Довольно легко он освоил и русский, и узбекский языки, местом обучения ему определили сначала институт народного хозяйства, а после и самое элитное по тем временам заведение - Высшую партийную школу. Получив второй диплом о высшем образовании Джамал Зевар-Ага немедленно поступил в аспирантуру, заявив о своем стремлении защитить кандидатскую диссертацию. И не потому вовсе, что влекла его наука. Время пребывания в СССР арабского коммуниста Зевар-Ага было оговорено четко: он живет здесь пока учится, а овладев знаниями в полном объеме, должен будет употребить их на благо развития компартии на своей исконной родине, о чем Джамалу даже подумать и то страшно было.

С "дюймовочкой" Соней они познакомились в парке. Девушке так хотелось мороженого в тот душный, без малейшего дуновения ветерка вечер, а очередь к тележке была такой нескончаемой, что галантный молодой человек приобрел две порции и протянул Соне вафельный стаканчик с пломбиром. Открыв крошечный кошелек, Соня выуживала оттуда монетку, когда почувствовала прикосновение прохладной руки.
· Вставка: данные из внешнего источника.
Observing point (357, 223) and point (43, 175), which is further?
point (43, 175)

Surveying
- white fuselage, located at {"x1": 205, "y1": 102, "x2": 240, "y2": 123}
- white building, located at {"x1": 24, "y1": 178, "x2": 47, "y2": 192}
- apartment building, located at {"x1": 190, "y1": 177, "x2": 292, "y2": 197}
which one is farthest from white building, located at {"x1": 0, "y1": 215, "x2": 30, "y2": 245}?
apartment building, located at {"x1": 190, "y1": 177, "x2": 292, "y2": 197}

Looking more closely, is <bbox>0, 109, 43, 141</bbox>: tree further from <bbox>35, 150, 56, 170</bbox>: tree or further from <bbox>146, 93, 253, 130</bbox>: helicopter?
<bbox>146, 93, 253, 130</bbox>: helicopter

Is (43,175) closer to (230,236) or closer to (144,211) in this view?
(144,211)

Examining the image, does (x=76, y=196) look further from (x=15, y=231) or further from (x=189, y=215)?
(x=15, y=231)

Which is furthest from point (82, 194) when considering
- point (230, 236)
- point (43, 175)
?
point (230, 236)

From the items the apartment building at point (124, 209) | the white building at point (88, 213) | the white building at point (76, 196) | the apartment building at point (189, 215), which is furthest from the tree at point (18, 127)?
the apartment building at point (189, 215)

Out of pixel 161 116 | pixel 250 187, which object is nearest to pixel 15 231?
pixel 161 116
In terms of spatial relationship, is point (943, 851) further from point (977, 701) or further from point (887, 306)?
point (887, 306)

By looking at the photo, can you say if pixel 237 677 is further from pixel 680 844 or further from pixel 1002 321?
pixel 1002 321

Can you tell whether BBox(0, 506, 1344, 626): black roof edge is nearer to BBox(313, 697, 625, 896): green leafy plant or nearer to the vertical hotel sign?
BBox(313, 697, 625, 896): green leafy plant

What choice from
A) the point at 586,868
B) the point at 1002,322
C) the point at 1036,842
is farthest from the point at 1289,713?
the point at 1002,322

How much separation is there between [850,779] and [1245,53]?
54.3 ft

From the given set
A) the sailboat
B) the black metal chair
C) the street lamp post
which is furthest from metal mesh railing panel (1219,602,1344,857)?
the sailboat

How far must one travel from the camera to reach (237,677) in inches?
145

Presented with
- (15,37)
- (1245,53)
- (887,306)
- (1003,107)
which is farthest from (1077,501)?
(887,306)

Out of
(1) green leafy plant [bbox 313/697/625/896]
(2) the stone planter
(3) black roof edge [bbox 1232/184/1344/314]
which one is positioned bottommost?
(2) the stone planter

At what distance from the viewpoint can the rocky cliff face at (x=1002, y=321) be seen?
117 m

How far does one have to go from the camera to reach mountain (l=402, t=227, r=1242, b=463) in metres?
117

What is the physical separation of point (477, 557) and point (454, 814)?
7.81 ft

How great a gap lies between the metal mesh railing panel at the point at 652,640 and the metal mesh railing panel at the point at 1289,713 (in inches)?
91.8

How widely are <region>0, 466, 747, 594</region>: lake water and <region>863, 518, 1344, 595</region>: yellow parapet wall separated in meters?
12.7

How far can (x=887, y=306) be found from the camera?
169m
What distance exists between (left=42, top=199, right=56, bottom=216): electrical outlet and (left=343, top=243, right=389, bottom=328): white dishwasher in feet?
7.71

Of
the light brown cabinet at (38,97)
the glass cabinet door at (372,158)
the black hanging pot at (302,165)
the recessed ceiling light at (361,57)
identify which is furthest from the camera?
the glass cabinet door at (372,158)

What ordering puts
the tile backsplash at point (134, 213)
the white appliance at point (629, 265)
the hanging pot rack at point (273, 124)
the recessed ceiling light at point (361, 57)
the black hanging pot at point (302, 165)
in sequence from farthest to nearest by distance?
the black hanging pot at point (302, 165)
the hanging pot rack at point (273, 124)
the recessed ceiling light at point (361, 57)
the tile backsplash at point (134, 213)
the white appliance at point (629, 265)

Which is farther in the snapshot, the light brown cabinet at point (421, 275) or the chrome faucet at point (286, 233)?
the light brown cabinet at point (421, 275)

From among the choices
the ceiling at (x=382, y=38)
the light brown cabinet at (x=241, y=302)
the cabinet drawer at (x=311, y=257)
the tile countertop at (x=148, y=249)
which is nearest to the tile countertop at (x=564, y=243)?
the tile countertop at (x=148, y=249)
Она подняла глаза и услышала приятный голос с непередаваемо завораживающим акцентом:

- Ну, что вы, не надо никаких денег. Могц я просто угостить девушку мороженым?

Соня отчаянно запротестовала, тогда молодой человек засмеялся и сказал: "Девушка, это не угощение, это плата".

- Плата? За что?

- За то, что вы покажете мне этот дивный парк, в котором я оказался впервые. Даже не знал, что в этом городе есть такое замечательное место. Мне сказали, что здесь можно покататься на лодке. Это так?..

- Да, здесь есть озеро, его называют Комсомольским, потому, что котлован под озеро рыли комсомольцы на субботниках, - подтвердила Соня. - Если хотите, могу показать, где находится лодочная станция.

Они двинулись к озеру, и уже вскоре Джамал сильными гребками весел вывел лодку на середину водоема.

- А ведь мы с вами до сих пор не познакомились, - сказал он и представился. - Меня зовут Джамал, а полностью Джамал Зевар-Ага, хотя для вас я, конечно же, просто Джамал.

- Соня, - произнесла она едва слышно, все еще смущаясь этого необычного, но такого милого человека.

- Соня. Какое чудесное имя! - воскликнул Джамал. - А можно я буду звать вас Сония, на местный манер?